The kind of hardware that may enable these kinds of interactions is yet unknown, but according to reports, former Apple designer Jony Ives is in advanced negotiations with OpenAI to create a consumer product aimed to be “the iPhone of artificial intelligence.”
AI will be able to think deeper.
AI chatbots in their current incarnation are proficient at interacting with people and reacting to our commands. According to Murati, the intention is for the bots to think independently.
“We’re trying to build [a] generally intelligent system. And what’s missing right now is new ideas,” Murati said. “With a completely new idea, like the theory of general relativity, you need to have the capability of abstract thinking.”
“And so that’s really where we’re going — towards these systems that will eventually be able to help us with extremely hard problems. Not just collaborate alongside us, but do things that, today, we’re not able to do at all.”
Although the average ChatGPT user isn’t interested in cracking the universe’s secrets, one benefit of developing these systems is that chatbots should become increasingly precise. Speaking about whether ChatGPT could provide responses comparable to those found on Wikipedia, Murati stated, “It should do better than that. It should be more scientific-level accuracy.”
“Really trace back the pieces of information, ideally, or at least understand why, through reasoning, sort of like a chain of thought, understand why the system got to the answer,” she added, should be possible for users with bots that can reason through responses.
The way we work and learn is about to undergo a “revolution.”
Murati agreed that the way Americans learn and work would probably change as a result of developing AI technology; this change will present both possibilities and hazards.
Students are starting to use AI chatbots to do their homework, according to Murati. “In many ways we’ll probably have to change how we teach,” she responds. Although AI makes academic dishonesty easier, it may also be a useful educational tool, according to her.

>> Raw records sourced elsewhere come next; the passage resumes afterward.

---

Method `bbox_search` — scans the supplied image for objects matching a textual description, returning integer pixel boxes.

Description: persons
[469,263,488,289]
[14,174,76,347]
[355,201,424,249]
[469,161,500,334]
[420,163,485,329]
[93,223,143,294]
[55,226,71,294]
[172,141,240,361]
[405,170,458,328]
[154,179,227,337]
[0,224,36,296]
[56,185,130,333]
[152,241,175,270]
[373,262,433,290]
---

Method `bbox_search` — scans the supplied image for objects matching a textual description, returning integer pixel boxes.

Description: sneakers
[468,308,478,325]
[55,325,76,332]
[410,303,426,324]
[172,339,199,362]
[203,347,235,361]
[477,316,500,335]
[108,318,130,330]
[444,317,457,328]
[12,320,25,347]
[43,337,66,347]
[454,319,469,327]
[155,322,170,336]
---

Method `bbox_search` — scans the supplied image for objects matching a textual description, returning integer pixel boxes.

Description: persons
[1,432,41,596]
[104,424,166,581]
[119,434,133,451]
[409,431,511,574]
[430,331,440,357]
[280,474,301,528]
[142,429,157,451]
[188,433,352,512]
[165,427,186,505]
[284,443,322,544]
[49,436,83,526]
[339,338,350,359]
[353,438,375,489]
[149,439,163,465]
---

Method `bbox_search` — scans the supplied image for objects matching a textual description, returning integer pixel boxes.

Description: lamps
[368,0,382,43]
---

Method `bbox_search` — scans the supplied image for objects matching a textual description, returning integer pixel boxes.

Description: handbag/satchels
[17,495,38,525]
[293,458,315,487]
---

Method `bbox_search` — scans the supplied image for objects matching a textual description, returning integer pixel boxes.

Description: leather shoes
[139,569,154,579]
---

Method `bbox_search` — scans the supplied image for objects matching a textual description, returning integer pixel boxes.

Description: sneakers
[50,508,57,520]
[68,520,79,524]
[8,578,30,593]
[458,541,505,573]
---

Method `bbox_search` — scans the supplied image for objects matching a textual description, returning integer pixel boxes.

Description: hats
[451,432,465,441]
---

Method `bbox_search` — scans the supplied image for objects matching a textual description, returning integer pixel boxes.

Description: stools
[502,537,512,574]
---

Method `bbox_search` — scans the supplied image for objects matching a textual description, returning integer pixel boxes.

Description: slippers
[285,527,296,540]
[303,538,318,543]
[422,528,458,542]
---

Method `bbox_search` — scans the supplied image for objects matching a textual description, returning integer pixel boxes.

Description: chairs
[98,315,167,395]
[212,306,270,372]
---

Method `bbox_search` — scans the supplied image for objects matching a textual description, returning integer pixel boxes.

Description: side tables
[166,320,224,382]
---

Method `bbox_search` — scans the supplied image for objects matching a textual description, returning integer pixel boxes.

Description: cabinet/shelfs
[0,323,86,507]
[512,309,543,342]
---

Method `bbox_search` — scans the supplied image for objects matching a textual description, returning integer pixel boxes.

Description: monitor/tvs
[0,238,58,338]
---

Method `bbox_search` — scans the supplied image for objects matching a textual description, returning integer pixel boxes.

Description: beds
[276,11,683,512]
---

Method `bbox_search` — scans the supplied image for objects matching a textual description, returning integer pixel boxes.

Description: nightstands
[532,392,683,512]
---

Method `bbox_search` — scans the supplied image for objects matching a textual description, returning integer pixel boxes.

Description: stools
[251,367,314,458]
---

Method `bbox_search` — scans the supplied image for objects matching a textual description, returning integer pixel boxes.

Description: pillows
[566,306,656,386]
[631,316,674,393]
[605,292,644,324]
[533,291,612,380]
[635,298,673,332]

“Right now you’ve got a teacher in a classroom of 30 students, [and] it’s impossible to customize the learning, the information, to how they best learn,” Murati said. “And this is what AI can offer. It can offer this personalized tutor that customizes learning and teachings to you, to how you best perceive and understand the world.”
Workplaces, where there is a general concern that AI may replace human employees, may see a similar disruption.
“Some jobs will be created, but just like every major revolution, I think a lot of jobs will be lost. There will be maybe, probably, a bigger impact on jobs than in any other revolution, and we have to prepare for this new way of life,” says Murati. “Maybe we work much less. Maybe the workweek changes entirely.”
Whatever happens, the revolution is on its way. The individuals in charge of governing us and the general public will have to decide just how much the AI revolution impacts our daily lives.
“I know there’s a lot of engagement right now with D.C. on these topics and understanding the impact on workforce and such, but we don’t have the answers,” Murati stated. “We’re gonna have to figure them out along the way, and I think it is going to require a lot of work and thoughtfulness.”